I would personally keep dlp as a generic place for all python packages. This has worked very well up to this point and I don't see any advantage to changing it.
I have always considered d:l:py to be a generic place for Python modules and tools -- that is, for software where Python is a fundamental property, as opposed to implementation detail. From your conversation with Simon, it doesn't seem like you disagree on this, but you're concerned about the "edge case" packages -- where it's unclear whether the "library" or the "utility" part is more important.
Let me clarify that I don't propose to throw these out summarily. I'm more concerned about the actually-clear-cut apps. I don't know how many of those are in d:l:py now, but I have rejected several in the last year, and I'd like to make it clearer that these don't belong. (Also, being more careful about the edge cases would not hurt, IMHO ;) )
Agreed. My point is that we need to be very clear about this policy. The current python application naming policy is pretty fuzzy and I don't think it handles these "edge" cases well (scare quotes because they are by far the most common case).
I think the rule should be that if the executable is intended for use with python files or packages, it should provide both python 2 and python 3 versions when available.
to this I would add, "and if the executable doesn't natively support multiple python versions". For instance, if pylint3 could work on python 2 by itself, I would include it in the rule and say that we will only distribute pylint3. This could very well be the case for IDEs and similar.
Agreed. Although IDEs are a problem because the python shell they support is usually the same as they python version they were built against.
Finally, three, d:l:py is collecting non-python dependencies of python modules. That should not be happening. Analogously to point one, policy proposal: If your package depends on something that is not appropriate for d:l:py, either get that dependency into Factory, or your package is also not appropriate for d:l:py.

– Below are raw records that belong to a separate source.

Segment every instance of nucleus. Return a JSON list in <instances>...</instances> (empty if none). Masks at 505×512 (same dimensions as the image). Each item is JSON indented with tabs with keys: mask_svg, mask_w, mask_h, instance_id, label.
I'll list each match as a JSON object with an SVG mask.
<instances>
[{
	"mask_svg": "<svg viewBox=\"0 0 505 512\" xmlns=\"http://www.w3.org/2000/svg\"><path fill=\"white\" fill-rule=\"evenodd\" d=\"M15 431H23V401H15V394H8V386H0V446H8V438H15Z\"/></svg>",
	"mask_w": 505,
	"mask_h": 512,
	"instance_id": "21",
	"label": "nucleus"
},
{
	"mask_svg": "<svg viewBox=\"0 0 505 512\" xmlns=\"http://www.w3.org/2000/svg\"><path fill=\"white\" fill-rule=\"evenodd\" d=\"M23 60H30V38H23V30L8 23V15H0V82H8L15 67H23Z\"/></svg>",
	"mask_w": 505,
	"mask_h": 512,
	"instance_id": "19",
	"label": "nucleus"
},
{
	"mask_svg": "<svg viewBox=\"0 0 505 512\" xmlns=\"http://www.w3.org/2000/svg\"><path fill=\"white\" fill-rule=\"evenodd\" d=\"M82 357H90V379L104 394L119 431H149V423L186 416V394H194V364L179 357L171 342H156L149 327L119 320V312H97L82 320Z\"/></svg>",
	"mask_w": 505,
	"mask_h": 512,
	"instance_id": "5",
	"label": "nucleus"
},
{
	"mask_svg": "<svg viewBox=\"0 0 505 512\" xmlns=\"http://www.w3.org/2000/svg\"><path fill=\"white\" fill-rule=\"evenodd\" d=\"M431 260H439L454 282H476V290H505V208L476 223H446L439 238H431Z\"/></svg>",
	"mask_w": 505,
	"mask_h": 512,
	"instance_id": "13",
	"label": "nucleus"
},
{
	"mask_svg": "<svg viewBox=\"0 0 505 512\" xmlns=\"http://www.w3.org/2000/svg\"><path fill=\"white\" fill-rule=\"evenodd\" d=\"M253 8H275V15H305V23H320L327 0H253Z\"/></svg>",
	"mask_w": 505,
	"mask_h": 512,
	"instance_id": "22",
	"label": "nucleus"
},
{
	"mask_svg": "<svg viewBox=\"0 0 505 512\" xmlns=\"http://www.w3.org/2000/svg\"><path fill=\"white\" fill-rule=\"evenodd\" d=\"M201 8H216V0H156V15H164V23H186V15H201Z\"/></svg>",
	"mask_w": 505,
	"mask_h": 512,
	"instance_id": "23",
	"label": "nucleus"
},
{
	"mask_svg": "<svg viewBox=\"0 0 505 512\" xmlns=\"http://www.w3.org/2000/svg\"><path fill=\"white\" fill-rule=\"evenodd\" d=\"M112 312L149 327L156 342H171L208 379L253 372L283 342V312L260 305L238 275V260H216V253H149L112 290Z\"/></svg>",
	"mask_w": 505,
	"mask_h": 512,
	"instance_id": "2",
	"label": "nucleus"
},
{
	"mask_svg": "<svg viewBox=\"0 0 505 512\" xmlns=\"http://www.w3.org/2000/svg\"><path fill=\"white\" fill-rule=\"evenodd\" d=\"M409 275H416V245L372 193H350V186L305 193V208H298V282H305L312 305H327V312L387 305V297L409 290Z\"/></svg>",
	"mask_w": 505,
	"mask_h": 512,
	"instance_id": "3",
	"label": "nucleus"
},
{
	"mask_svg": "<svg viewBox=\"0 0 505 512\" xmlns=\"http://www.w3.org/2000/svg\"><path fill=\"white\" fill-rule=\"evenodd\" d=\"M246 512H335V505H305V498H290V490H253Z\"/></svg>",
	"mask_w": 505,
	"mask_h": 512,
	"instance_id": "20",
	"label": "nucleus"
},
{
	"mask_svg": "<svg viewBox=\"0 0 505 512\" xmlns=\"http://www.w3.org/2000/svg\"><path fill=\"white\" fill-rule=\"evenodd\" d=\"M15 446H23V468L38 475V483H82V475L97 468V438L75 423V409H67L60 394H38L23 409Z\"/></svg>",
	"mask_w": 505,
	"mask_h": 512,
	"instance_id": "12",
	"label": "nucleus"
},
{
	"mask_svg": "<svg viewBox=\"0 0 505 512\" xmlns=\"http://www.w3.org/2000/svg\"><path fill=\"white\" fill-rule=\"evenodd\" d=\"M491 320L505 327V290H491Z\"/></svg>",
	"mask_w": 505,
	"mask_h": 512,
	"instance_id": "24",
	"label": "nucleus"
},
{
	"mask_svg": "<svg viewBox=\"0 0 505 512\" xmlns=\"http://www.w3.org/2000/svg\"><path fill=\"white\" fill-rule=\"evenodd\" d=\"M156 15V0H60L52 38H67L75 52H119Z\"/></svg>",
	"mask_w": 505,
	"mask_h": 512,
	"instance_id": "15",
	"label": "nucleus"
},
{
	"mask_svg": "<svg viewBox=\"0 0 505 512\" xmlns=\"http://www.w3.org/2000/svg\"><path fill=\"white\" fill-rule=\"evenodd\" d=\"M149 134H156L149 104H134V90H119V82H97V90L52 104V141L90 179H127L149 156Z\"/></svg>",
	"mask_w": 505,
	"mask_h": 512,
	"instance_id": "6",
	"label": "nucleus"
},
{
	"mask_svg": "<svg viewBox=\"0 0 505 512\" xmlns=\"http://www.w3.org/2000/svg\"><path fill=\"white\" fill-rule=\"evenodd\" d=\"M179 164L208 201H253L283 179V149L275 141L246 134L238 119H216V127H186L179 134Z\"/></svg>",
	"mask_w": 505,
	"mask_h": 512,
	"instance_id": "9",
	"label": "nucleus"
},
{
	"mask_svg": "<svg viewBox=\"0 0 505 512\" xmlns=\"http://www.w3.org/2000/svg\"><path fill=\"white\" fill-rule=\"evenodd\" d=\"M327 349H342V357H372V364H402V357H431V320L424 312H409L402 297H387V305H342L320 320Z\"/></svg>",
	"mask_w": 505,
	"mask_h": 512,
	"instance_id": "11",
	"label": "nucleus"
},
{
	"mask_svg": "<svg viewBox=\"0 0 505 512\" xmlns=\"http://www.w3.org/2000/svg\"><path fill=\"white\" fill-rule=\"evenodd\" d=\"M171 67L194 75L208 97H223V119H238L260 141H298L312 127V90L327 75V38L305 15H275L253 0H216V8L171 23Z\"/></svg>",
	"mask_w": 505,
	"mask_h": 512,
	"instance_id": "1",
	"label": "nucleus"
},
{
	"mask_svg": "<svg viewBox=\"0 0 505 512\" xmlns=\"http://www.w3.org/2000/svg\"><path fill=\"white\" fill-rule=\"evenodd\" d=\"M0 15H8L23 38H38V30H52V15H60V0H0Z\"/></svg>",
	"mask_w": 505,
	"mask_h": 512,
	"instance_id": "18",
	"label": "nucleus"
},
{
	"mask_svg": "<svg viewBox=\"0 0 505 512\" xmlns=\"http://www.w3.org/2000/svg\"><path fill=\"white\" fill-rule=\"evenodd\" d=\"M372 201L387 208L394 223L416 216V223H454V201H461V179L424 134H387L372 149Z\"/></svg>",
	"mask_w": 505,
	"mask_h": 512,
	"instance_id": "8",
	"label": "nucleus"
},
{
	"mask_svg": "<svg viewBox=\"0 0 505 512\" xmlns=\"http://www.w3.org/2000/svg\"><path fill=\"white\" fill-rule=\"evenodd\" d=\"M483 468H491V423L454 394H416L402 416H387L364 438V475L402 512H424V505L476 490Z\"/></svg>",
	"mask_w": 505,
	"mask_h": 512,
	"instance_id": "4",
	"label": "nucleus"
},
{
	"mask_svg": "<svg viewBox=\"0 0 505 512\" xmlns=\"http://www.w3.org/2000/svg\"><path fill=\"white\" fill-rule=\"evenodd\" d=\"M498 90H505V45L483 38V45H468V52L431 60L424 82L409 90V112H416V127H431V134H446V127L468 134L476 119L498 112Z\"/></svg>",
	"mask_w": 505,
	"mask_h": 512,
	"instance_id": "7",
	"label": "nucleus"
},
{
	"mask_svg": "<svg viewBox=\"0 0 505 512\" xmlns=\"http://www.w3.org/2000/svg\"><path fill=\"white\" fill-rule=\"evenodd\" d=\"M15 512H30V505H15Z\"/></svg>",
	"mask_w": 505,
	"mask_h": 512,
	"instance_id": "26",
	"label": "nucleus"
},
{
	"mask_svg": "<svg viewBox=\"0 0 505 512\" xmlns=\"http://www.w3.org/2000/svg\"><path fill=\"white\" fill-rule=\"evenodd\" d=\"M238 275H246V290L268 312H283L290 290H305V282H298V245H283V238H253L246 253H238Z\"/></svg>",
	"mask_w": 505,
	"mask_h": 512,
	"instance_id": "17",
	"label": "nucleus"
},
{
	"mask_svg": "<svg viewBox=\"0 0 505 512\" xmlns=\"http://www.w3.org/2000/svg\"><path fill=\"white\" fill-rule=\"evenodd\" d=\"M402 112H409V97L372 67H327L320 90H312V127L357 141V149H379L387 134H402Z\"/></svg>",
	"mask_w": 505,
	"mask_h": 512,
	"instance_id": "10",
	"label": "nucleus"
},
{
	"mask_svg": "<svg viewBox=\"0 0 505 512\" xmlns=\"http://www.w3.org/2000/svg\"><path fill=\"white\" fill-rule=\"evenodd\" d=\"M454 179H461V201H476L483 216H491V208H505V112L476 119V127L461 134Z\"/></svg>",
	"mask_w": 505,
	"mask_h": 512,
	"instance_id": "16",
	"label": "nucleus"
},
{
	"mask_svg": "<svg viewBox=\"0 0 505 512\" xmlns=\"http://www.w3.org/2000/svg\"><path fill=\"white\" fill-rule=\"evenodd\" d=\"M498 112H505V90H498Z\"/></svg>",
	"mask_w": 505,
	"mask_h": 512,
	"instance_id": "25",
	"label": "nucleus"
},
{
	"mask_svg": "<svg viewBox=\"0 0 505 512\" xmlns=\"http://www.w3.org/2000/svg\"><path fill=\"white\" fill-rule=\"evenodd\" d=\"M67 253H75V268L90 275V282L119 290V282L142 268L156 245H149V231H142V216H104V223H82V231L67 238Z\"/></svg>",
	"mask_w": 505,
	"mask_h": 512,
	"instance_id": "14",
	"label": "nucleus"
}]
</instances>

A lot of these are backports for older versions of openSUSE that either have outdated versions of the library or lack the library entirely. So yes, I agree if it really has non-Factory dependencies it probably shouldn't be there. But I think the bigger problem is that many of these are (or were) needed but are building for openSUSE
It doesn't make sense to me to build a binding for, say, 13.2, for a library that is not present or too old in 13.2. In such case, I think the right solution is to disable build for the older SUSE version -- and optionally link the binding to a project that provides the newer library for the older distribution.

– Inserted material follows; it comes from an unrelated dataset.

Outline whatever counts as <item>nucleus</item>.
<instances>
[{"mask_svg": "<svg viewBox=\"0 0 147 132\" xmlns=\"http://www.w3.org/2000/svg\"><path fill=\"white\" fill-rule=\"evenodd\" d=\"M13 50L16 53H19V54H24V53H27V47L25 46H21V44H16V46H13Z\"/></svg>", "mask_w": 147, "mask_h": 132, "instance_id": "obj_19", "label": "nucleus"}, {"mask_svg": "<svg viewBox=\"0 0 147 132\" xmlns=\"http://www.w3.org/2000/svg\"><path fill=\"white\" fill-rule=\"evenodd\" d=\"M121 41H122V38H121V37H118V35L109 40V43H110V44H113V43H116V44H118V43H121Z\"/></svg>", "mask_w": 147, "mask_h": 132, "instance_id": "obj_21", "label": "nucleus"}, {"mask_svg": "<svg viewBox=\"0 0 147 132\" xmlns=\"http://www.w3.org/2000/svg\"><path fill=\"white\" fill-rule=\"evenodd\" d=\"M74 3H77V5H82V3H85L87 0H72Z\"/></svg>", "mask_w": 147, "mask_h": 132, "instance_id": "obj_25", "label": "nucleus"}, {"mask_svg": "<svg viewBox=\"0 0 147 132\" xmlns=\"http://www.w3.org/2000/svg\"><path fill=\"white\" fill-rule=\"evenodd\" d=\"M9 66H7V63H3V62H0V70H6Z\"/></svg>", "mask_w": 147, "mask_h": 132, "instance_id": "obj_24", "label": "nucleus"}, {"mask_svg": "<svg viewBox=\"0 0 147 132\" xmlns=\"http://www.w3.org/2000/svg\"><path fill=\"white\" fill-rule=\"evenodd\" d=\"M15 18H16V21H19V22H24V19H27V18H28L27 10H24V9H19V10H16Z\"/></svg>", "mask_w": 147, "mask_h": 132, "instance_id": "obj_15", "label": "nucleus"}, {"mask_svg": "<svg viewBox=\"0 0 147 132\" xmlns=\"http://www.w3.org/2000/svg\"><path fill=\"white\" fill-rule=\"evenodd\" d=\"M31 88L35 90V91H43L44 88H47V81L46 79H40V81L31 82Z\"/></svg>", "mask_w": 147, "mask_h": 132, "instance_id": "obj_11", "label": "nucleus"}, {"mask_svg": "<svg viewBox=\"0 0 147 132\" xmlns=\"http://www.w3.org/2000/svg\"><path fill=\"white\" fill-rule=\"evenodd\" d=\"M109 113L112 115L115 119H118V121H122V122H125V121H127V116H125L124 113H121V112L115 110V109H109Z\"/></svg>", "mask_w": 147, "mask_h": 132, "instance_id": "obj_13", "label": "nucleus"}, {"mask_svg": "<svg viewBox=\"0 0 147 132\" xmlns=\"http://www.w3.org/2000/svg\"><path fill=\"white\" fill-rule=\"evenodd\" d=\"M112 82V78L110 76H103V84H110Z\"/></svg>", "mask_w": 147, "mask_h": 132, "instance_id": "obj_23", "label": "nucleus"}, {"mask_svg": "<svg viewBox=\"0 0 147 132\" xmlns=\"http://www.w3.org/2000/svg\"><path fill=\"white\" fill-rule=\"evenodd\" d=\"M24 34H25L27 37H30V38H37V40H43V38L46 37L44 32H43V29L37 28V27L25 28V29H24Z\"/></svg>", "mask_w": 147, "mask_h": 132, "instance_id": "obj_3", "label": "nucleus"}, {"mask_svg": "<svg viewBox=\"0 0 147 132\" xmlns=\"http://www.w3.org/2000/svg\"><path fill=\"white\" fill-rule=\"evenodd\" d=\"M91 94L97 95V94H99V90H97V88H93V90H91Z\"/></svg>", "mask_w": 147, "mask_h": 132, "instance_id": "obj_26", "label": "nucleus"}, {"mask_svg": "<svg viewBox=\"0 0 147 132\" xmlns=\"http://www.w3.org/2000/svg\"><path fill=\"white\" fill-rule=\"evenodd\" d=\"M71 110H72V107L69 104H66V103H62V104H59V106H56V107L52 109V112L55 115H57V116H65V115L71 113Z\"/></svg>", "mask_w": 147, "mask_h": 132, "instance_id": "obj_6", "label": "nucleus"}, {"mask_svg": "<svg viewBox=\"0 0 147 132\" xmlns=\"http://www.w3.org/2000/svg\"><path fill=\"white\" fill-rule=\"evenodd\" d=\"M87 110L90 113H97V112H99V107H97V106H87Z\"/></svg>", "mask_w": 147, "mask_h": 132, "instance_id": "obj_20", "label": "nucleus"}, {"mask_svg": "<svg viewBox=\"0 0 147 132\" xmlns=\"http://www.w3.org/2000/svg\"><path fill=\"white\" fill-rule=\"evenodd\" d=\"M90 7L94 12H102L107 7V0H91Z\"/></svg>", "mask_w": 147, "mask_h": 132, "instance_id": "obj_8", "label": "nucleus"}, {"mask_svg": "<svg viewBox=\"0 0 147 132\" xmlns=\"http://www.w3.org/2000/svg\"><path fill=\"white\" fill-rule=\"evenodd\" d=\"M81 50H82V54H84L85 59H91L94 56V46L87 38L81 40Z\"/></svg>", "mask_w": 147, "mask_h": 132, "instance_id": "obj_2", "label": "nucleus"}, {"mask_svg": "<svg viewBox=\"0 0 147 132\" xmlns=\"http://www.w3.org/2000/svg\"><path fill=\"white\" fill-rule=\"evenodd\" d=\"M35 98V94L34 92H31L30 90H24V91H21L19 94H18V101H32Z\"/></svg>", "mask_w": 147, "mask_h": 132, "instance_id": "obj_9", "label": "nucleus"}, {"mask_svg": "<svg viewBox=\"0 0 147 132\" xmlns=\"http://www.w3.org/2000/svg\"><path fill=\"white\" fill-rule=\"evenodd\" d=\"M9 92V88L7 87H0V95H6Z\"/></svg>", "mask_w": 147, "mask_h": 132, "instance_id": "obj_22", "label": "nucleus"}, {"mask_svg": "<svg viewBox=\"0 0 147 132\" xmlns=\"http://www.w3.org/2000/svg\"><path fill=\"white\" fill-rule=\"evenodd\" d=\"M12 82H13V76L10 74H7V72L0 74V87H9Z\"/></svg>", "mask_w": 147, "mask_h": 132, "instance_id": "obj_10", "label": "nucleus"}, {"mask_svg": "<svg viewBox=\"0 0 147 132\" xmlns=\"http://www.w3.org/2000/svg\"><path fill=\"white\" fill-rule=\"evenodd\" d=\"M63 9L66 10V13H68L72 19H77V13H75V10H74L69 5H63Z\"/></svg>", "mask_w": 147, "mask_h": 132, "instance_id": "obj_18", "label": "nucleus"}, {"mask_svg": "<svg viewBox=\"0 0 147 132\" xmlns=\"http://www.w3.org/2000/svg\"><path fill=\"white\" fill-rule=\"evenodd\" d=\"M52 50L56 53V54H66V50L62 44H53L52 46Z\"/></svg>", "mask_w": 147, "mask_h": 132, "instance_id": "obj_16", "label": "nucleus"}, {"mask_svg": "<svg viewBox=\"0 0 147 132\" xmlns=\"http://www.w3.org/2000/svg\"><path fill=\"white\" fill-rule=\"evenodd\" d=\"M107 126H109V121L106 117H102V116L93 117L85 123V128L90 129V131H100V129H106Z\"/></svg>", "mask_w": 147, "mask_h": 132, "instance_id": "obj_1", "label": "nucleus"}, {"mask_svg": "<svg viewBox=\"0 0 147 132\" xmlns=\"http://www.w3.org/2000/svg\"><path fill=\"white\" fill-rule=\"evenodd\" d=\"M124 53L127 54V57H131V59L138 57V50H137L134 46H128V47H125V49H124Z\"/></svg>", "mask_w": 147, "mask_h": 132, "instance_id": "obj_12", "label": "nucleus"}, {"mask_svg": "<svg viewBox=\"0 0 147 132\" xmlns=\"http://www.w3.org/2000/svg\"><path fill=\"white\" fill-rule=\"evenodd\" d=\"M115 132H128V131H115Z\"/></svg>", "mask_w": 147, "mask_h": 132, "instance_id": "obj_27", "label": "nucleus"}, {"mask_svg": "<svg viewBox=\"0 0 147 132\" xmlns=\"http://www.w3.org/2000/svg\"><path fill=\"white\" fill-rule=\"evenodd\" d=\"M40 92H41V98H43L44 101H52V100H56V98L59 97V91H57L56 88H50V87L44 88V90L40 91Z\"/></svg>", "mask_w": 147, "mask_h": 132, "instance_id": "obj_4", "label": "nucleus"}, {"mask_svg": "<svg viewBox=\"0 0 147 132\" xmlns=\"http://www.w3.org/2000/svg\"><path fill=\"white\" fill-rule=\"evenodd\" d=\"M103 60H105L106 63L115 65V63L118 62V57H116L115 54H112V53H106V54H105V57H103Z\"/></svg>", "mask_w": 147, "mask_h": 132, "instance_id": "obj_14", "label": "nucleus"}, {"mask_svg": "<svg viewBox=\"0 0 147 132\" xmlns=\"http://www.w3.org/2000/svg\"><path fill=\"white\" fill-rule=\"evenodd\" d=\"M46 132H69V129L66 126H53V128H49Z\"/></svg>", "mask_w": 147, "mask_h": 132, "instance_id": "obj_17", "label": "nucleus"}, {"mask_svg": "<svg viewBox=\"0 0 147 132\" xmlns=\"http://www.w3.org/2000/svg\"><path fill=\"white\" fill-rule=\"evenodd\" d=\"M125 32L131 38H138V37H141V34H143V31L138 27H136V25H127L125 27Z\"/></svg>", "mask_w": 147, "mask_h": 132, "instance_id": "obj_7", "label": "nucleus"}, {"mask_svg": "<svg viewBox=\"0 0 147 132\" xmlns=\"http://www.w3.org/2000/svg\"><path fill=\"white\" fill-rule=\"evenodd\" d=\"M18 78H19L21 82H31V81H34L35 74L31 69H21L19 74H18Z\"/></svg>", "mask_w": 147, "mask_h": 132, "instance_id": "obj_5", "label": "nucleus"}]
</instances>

What about, say, a general-purpose numerical library that needs some C library to do some task? What about an update to a key existing program that gets a new indirect C dependency?

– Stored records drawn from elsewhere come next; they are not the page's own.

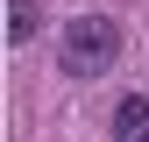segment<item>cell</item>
<instances>
[{
    "label": "cell",
    "mask_w": 149,
    "mask_h": 142,
    "mask_svg": "<svg viewBox=\"0 0 149 142\" xmlns=\"http://www.w3.org/2000/svg\"><path fill=\"white\" fill-rule=\"evenodd\" d=\"M114 142H149V100L142 93H128L114 106Z\"/></svg>",
    "instance_id": "7a4b0ae2"
},
{
    "label": "cell",
    "mask_w": 149,
    "mask_h": 142,
    "mask_svg": "<svg viewBox=\"0 0 149 142\" xmlns=\"http://www.w3.org/2000/svg\"><path fill=\"white\" fill-rule=\"evenodd\" d=\"M7 36H14V43L36 36V0H7Z\"/></svg>",
    "instance_id": "3957f363"
},
{
    "label": "cell",
    "mask_w": 149,
    "mask_h": 142,
    "mask_svg": "<svg viewBox=\"0 0 149 142\" xmlns=\"http://www.w3.org/2000/svg\"><path fill=\"white\" fill-rule=\"evenodd\" d=\"M57 57H64L71 78H100V71H114V57H121V29L107 22V14H71Z\"/></svg>",
    "instance_id": "6da1fadb"
}]
</instances>
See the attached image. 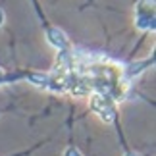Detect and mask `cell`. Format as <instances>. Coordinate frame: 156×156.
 I'll list each match as a JSON object with an SVG mask.
<instances>
[{"mask_svg": "<svg viewBox=\"0 0 156 156\" xmlns=\"http://www.w3.org/2000/svg\"><path fill=\"white\" fill-rule=\"evenodd\" d=\"M137 27L143 29V31H148V29H154V14L151 8H139L137 12Z\"/></svg>", "mask_w": 156, "mask_h": 156, "instance_id": "obj_2", "label": "cell"}, {"mask_svg": "<svg viewBox=\"0 0 156 156\" xmlns=\"http://www.w3.org/2000/svg\"><path fill=\"white\" fill-rule=\"evenodd\" d=\"M125 156H141V154H137V152H129V154H125Z\"/></svg>", "mask_w": 156, "mask_h": 156, "instance_id": "obj_6", "label": "cell"}, {"mask_svg": "<svg viewBox=\"0 0 156 156\" xmlns=\"http://www.w3.org/2000/svg\"><path fill=\"white\" fill-rule=\"evenodd\" d=\"M2 23H4V10L0 8V25H2Z\"/></svg>", "mask_w": 156, "mask_h": 156, "instance_id": "obj_5", "label": "cell"}, {"mask_svg": "<svg viewBox=\"0 0 156 156\" xmlns=\"http://www.w3.org/2000/svg\"><path fill=\"white\" fill-rule=\"evenodd\" d=\"M64 156H81V152L77 151L75 147H68V148L64 151Z\"/></svg>", "mask_w": 156, "mask_h": 156, "instance_id": "obj_4", "label": "cell"}, {"mask_svg": "<svg viewBox=\"0 0 156 156\" xmlns=\"http://www.w3.org/2000/svg\"><path fill=\"white\" fill-rule=\"evenodd\" d=\"M91 110L97 114L104 123H110L112 119L116 118V106H114V100L110 97H104V94H97V93L93 94L91 97Z\"/></svg>", "mask_w": 156, "mask_h": 156, "instance_id": "obj_1", "label": "cell"}, {"mask_svg": "<svg viewBox=\"0 0 156 156\" xmlns=\"http://www.w3.org/2000/svg\"><path fill=\"white\" fill-rule=\"evenodd\" d=\"M46 37H48V43H50L52 46H56L60 52H62V50H69V43H68L66 35L60 31V29H48Z\"/></svg>", "mask_w": 156, "mask_h": 156, "instance_id": "obj_3", "label": "cell"}]
</instances>
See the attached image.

2. Package naming. Might this be a chance to switch from using python-foo to python2-foo? Either way, I would strongly suggest pypy packages using pypy2-foo and pypy3-foo from the beginning, rather than pypy-foo.
Probably not, for technical reasons. The problem is that the macroset can't modify what's already explicitly written in the spec file. So if the spec is for python-foo, and has a %files section, then we MUST build package python-foo that includes the files listed.
Can't you have the macros based off, say "%files -n python%{default_py_ver}-foo" or something like that and have no %files section? I would very much prefer no version number in the .spec file. With python 4 likely very close, I think it would be better to be prepared for this now rather than having to do this all over again before too much longer.
3. Version-specific packages. There are still a lot of packages that only support python 2, and an increasing number that only support python 3. Should these use the macros or be kept simple?
python2-only, I would consider legacy and keep simple, until such a time when they move to python 3
python3-only, I'd use the macros and "%define have_python2 0". After all, these could work on pypy or other flavors that might be created in the future.